Last year, a number of students demanded that the University divest from HEI, a major hotel management company that operates hotels throughout the United States. HEI has a history of violating the rights of its maintenance and housekeeping employees, ranging from denying healthcare benefits to suppressing the organization of unions. Last October, the National Labor Relations Board, a government body designed to protect workers’ rights to organize themselves, issued a formal complaint against HEI, and others followed. It accused the company of threatening and coercing workers involved in union activity. As before, when faced with a call for divestment from an institution with blatantly unacceptable and even illegal practices, the University refused.

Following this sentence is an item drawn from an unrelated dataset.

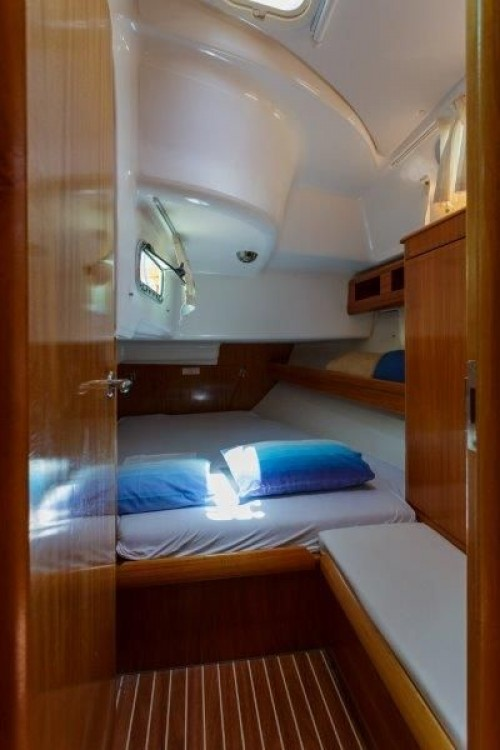Rental yacht Split - Bavaria Cruiser 42 on SamBoat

Sadly, these examples of reprehensible investment policy are only those that have garnered open opposition. Among the other problematic investments of the University are Allegheny Energy, Arch Coal, Inc., and Omnicare. Allegheny Energy, an electricity company in Pennsylvania, was sued in 2005 by the states of Connecticut, Pennsylvania, New York, and New Jersey for failing to comply with the Clean Air Act by producing sulfur dioxide and nitrogen oxide emissions that far exceeded legal limits. In a 2008 case, healthcare provider Omnicare was accused of pressuring doctors to use Johnson & Johnson products in exchange for illegal kickbacks from that company; Omnicare settled for $98 million. Arch Coal is the U.S.’s second largest mountaintop removal coal mining corporation and was the target of the first Federal Court ruling against strip mining and mountaintop removal, an environmentally devastating mining method.

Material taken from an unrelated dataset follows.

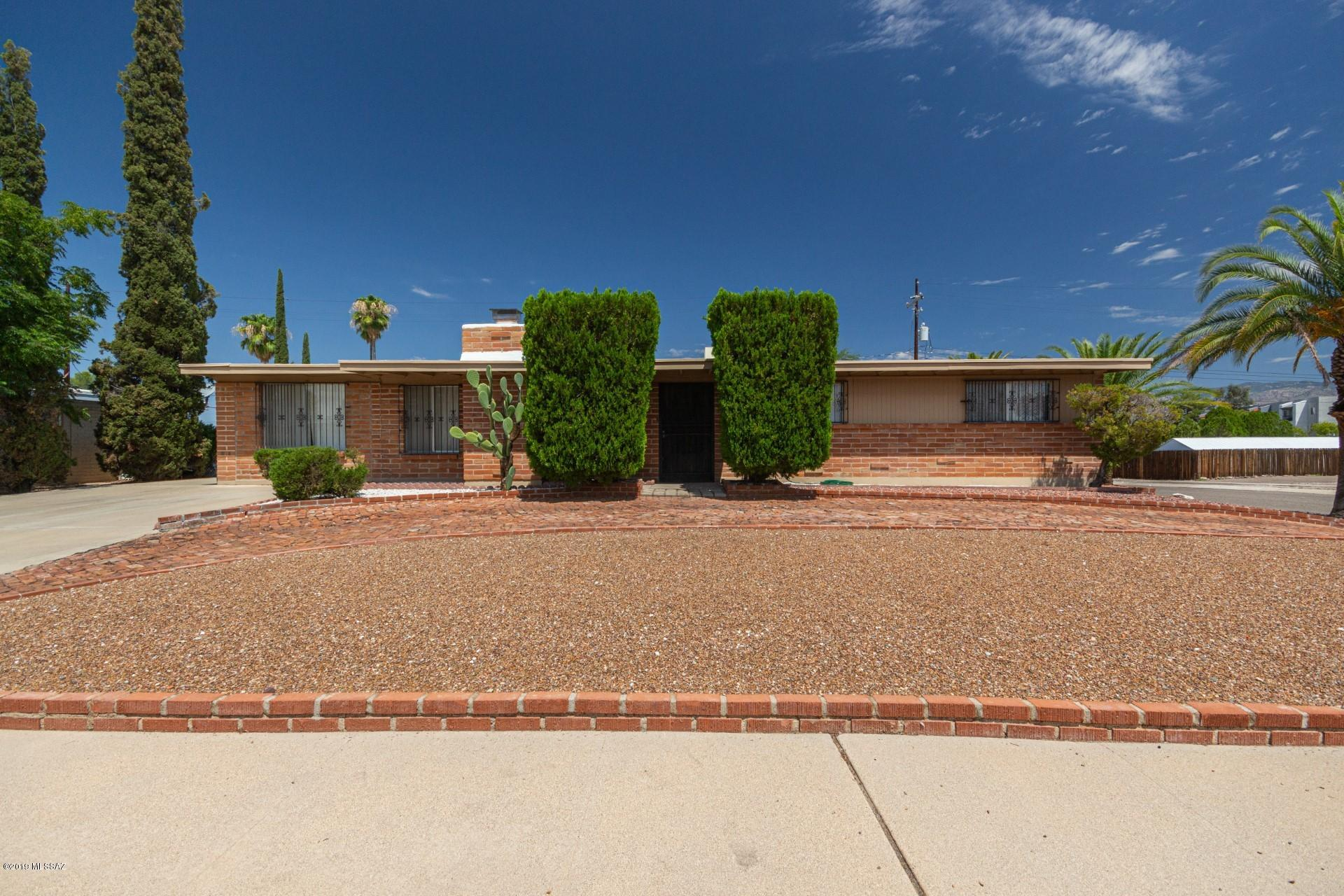 Photo of 8551 E Cuin Place, Tucson, AZ 85710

The frustration around this laundry list of offenses comes not only from the immorality it implies but also the absence of sympathetic voices within the University administration. In response to concerns over investment, the Administration holds up the Kalven Report, a document that intends to protect academic freedom, to justify its behavior. But most of our academic peers (Harvard, Columbia, Stanford, Brown, and the University of Pennsylvania, to name a few) and many multi-national corporations and foundations do not exhibit such coldness to the moral implications of their investment practices. They have made institutional commitments to responsible investing by adopting policies that explicitly detail standards for investment and creating committees to ensure those standards are met. At the mentioned schools, when it became apparent that the universities were supporting the violation of workers’ rights, genocide, or state racism, the administrations did not just reaffirm their right to do what they please on the marketplace but were able and willing to actually change their practices to reflect their principles.

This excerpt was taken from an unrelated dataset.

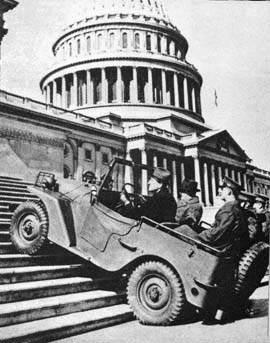 jeep quad capitolsteps 375 - La Jeep Willys-Overland Quad en test en février 1941, grimpant le US Capitol, Washington DC.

Responsible investment committees at other schools offer a diverse and important voice in investment policy through student, faculty, alumni, and administrative representation. In the hopes that the U of C would accept the logic that universities and their affiliates should not participate in or aid unacceptable business practices, the Students for a Democratic Society chapter at the U of C submitted a proposal to the administration for the establishment of this kind of committee. Such a committee would have the power to review University investments and evaluate them according to some basic guidelines, such as following U.S. law or not violating the “paramount social values” the Kalven Report identifies as exceptions to its mandate of political neutrality. Implementing this kind of policy at the U of C wouldn’t need to be substantively different from its successful implementation in 16 of the top 20 colleges in the U.S. and would be a step toward rectifying the damage the University has caused through decades of irresponsible investment. But, when given this opportunity to make good on its stated principles of social stewardship, to make up for past mistakes, and prevent further ones, the U of C refused once again.

It is unacceptable that the administration has ignored the consequences of its actions and investments for so long. Taking responsibility for its investments is of paramount importance to the University’s future as a legitimate academic institution.

Craig Johnson is a fourth-year in the College majoring in Political Science.